Le regard d’Albane, voilé par l’égarement du plaisir, était hypnotisé par sa cible. La transe des deux partenaires les transportait. Émilie, subjuguée, se tenait en retrait, gênée par l’évidence de leur intimité, et pourtant avide d’en voir davantage.

Albane s’arrêta net.

— Alors, poulet, qui était-ce ?

— C’était vous, Madame.

— Bien, répondit sèchement Albane, déçue de ne pouvoir sévir.

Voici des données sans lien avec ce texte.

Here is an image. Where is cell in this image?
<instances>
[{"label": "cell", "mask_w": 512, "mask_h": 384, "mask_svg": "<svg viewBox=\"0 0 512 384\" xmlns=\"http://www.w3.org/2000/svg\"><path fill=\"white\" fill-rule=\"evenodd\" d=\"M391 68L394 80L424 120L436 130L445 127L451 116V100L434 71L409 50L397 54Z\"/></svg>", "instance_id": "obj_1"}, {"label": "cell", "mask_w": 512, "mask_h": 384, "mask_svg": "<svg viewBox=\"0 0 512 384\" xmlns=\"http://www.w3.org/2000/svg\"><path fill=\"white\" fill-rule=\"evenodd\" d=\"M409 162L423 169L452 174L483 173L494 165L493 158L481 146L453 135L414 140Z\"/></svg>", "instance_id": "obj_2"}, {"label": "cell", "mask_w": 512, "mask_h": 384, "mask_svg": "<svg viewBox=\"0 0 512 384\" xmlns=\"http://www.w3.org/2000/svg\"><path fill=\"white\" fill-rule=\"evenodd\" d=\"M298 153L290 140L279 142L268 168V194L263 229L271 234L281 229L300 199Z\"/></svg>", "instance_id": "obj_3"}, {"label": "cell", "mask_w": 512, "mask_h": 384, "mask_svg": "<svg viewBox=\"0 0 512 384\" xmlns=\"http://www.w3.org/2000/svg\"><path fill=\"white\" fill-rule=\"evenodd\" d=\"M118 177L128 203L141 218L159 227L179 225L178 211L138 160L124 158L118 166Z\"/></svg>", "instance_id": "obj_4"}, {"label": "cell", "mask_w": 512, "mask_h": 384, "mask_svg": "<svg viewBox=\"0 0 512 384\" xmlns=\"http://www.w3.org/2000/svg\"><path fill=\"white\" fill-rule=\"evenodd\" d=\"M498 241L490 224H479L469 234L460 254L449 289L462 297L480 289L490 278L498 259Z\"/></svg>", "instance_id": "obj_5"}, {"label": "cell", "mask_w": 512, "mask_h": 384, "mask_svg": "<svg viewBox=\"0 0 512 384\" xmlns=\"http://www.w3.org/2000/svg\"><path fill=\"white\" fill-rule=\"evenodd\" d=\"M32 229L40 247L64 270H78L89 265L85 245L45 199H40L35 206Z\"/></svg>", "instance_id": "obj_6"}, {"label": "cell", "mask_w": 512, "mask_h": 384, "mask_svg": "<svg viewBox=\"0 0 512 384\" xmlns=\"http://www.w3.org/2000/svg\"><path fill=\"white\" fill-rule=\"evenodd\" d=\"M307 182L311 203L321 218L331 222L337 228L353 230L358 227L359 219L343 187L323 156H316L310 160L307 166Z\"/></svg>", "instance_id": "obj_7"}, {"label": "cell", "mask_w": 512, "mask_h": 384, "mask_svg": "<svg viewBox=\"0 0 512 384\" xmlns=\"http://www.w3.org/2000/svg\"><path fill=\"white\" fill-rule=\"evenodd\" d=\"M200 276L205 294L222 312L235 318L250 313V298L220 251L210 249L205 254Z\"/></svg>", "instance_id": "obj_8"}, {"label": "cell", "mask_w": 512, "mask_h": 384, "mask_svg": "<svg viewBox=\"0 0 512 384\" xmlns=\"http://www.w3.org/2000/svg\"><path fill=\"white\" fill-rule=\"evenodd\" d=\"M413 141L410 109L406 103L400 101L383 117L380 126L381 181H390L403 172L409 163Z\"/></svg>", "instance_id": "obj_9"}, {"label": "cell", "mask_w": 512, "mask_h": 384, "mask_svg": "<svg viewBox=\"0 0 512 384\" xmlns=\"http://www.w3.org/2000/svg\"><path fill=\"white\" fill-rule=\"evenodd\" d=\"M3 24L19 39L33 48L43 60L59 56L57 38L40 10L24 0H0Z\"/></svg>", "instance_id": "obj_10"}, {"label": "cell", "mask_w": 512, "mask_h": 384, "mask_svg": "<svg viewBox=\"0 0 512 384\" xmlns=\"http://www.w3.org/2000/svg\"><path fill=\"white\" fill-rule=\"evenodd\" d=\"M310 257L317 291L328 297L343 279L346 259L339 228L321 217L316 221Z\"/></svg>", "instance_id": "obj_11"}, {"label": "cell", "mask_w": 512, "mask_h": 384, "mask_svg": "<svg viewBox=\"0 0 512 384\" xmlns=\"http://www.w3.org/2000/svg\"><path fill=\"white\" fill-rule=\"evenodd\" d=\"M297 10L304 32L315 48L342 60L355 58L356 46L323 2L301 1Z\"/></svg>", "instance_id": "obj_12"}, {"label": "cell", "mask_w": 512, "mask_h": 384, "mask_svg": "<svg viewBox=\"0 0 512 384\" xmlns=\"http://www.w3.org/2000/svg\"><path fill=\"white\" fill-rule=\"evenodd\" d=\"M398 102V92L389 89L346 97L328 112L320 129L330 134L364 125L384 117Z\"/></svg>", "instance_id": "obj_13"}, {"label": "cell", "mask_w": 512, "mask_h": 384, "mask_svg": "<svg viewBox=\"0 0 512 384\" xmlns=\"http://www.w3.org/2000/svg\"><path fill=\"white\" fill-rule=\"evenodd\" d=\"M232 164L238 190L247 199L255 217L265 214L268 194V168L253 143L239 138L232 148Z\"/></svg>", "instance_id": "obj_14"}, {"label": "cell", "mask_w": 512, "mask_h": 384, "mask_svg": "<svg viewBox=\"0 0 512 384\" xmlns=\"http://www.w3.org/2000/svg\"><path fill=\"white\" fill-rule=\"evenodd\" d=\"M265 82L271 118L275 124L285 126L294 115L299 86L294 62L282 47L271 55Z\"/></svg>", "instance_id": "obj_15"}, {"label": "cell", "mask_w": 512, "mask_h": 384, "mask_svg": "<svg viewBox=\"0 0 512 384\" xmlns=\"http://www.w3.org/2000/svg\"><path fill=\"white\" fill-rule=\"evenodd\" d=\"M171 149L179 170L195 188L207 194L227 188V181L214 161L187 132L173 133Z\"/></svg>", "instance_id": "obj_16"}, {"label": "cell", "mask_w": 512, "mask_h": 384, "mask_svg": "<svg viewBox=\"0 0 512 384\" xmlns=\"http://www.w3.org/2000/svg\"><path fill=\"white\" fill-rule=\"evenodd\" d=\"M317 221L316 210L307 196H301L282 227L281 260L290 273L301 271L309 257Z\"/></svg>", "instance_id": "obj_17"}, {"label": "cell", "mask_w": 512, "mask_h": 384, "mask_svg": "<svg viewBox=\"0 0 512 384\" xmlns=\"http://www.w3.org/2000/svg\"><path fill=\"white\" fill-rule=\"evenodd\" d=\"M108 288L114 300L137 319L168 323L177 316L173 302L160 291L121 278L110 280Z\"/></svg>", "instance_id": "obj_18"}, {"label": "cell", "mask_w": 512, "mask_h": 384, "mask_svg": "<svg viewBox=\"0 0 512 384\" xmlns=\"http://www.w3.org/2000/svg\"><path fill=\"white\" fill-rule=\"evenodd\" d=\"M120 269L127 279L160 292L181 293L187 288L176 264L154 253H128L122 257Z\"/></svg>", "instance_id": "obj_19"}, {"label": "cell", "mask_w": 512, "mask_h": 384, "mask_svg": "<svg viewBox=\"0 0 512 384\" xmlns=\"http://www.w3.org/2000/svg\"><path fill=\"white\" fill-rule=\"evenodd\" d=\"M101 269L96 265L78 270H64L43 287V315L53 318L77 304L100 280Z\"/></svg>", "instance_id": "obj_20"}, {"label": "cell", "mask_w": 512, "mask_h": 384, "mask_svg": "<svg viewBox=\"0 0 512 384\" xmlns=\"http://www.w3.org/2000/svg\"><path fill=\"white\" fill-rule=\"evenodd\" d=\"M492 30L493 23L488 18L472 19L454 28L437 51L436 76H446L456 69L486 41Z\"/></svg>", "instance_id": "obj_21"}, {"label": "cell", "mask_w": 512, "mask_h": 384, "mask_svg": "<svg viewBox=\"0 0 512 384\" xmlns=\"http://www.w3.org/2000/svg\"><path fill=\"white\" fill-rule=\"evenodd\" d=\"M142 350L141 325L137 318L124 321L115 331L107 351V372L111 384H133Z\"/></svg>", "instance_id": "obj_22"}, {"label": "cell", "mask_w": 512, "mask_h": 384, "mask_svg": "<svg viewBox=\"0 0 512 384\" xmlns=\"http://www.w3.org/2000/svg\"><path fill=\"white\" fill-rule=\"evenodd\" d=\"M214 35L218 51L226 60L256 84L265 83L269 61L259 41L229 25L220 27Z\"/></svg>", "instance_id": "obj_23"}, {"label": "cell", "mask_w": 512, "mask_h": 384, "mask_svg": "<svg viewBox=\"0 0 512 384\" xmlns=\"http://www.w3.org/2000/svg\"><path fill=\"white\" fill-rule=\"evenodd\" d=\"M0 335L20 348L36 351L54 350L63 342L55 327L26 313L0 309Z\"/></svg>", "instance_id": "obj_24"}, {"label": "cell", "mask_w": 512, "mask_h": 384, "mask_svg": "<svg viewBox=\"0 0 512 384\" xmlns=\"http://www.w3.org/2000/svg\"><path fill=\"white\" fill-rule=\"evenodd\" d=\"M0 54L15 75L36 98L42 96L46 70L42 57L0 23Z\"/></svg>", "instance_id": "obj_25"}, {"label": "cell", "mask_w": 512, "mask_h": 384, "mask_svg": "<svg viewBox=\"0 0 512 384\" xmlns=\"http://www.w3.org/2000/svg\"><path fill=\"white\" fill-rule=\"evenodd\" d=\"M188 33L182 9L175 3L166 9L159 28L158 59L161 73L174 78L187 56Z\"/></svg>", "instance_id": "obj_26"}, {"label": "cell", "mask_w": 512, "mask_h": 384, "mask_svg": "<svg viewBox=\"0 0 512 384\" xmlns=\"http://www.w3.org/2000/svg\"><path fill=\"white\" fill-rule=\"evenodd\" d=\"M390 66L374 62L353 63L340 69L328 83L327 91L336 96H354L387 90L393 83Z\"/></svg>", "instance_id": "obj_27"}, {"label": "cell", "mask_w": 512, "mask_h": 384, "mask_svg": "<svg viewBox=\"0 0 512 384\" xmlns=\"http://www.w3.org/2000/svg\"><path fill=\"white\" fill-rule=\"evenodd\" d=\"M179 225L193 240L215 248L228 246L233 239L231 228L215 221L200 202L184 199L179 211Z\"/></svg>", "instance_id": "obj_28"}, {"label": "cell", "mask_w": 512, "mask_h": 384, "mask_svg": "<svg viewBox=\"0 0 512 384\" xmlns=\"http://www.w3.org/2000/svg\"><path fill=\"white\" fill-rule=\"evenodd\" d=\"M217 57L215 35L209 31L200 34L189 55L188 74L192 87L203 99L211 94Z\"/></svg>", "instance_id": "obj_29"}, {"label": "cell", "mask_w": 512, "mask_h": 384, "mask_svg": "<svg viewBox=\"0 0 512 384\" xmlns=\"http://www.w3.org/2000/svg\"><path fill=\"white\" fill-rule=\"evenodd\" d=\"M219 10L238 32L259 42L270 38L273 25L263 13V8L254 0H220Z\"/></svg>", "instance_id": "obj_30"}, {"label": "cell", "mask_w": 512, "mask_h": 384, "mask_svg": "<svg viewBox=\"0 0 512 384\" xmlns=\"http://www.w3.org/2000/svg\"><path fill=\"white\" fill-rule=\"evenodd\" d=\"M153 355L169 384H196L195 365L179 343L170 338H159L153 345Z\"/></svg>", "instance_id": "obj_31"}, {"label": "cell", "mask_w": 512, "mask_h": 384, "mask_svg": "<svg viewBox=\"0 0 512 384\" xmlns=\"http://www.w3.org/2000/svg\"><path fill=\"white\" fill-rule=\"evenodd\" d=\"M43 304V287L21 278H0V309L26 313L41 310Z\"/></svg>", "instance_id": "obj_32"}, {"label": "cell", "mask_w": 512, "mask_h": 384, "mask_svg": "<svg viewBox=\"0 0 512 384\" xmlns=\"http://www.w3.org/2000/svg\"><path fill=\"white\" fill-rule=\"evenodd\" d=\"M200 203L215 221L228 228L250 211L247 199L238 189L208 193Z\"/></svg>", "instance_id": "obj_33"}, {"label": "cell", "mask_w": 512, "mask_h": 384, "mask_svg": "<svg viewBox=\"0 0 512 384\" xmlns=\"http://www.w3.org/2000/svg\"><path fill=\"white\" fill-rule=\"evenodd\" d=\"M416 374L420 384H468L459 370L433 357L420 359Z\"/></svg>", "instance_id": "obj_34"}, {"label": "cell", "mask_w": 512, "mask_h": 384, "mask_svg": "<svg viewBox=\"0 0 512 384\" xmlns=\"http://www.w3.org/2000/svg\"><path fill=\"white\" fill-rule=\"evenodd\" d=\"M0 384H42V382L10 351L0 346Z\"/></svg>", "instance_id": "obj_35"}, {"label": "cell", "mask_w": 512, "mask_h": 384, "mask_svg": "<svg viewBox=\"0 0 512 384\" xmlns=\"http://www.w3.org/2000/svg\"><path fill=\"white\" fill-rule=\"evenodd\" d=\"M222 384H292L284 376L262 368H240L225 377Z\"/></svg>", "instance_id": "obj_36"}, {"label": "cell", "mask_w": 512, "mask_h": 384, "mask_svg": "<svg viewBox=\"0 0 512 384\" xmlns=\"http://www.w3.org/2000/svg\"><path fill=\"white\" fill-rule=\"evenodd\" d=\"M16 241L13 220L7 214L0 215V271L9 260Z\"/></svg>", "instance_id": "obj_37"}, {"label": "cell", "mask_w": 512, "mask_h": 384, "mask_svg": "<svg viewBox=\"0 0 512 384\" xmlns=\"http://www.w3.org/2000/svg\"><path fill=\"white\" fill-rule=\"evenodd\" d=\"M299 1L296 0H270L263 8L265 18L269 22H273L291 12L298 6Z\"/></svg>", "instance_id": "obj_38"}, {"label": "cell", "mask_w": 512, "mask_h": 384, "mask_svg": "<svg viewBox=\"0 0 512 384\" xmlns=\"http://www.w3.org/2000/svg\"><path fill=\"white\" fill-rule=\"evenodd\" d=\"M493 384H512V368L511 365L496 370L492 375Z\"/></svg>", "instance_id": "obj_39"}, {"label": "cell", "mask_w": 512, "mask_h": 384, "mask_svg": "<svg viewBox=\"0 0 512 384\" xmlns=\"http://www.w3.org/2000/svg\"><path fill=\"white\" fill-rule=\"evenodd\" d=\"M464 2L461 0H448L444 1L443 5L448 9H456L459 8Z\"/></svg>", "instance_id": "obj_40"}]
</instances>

Elle fit signe à sa complice de s’avancer pour prendre le relais. Émilie tenta de protester d’un froncement de sourcils, en vain : Albane n’avait pas l’habitude qu’on lui résiste. La novice se posta derrière le garçon encore secoué par l’étreinte magnétique du fouet. Sa main, moite de trac, se cramponnait au manche de la cravache. Elle n’avait aucune idée de la force à donner au coup. Mais une voix lui soufflait qu’elle ne pouvait pas faire moins bien qu’Albane. Elle voulait à son tour connaître la transe, éprouver l’ivresse. Elle compta jusqu’à trois, puis frappa sans retenir son bras. La cravache s’abattit sur la croupe de la victime en sifflant. Le policier bondit, scié par la tige mordante, poings et mâchoires serrés. Au même instant, Émilie sentit une onde électrique se propager dans son bras, la traverser tout du long. Le choc de l’impact résonna dans son ventre comme les répliques d’un tremblement de terre, la laissant aux prises avec un vertige. Tous repères perdus, elle leva le bras pour asséner le coup suivant…

 

Le jour de leur anniversaire de rencontre était enfin arrivé. Depuis son initiation auprès de la dominatrice, Émilie attendait fébrilement ce moment. Elle brûlait de faire connaître à Simon les tourments infligés au policier. Albane lui avait donné une cravache et des menottes qu’elle conservait cachées sous le lit. Pour l’occasion, Émilie attendait son copain en guêpière et bas résille dissimulés sous son peignoir. Elle entendit le cliquetis de la serrure, puis des bruits inhabituels : quelque chose grattait le parquet.

— Chérie, j’ai une surprise pour toi.

— Moi aussi ! répondit Émilie.

Simon la rejoignit dans la chambre. Il tenait dans sa main la fameuse laisse du placard, et il traînait derrière lui un charmant chiot, pataud et débordant d’enthousiasme. Sur son pelage soyeux, luisait le cadenas qui avait causé tant de souci.

— Ça alors ! s’exclama-t-elle, entre rires et larmes, tandis que le chien lui léchait la paume.

— Et ma surprise ? questionna Simon.

Émilie entrouvrit son peignoir… Ils firent l’amour comme d’habitude : tendrement et simplement. La jeune femme, écrasée de déception, s’endormit en visualisant le fouet qui trônait toujours sous son lit.

Elle se promit de rappeler Albane le lendemain.